# Input start

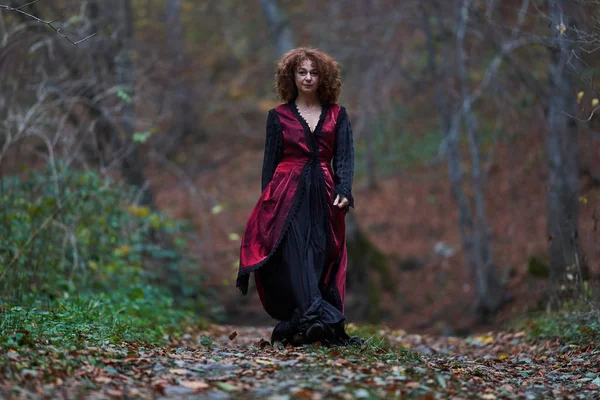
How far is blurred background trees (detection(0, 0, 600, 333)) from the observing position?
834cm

# Input end
# Input start

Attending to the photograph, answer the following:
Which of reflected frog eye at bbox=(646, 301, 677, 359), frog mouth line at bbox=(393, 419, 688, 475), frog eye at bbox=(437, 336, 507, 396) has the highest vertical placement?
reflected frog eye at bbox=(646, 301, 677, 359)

# Input end

== Objective ==
Extract each line from the entries above that contains the string "frog". Case counts.

== Written answer ==
Which of reflected frog eye at bbox=(646, 301, 677, 359), frog mouth line at bbox=(393, 419, 688, 475), frog eye at bbox=(437, 336, 507, 396) has the highest vertical placement?
reflected frog eye at bbox=(646, 301, 677, 359)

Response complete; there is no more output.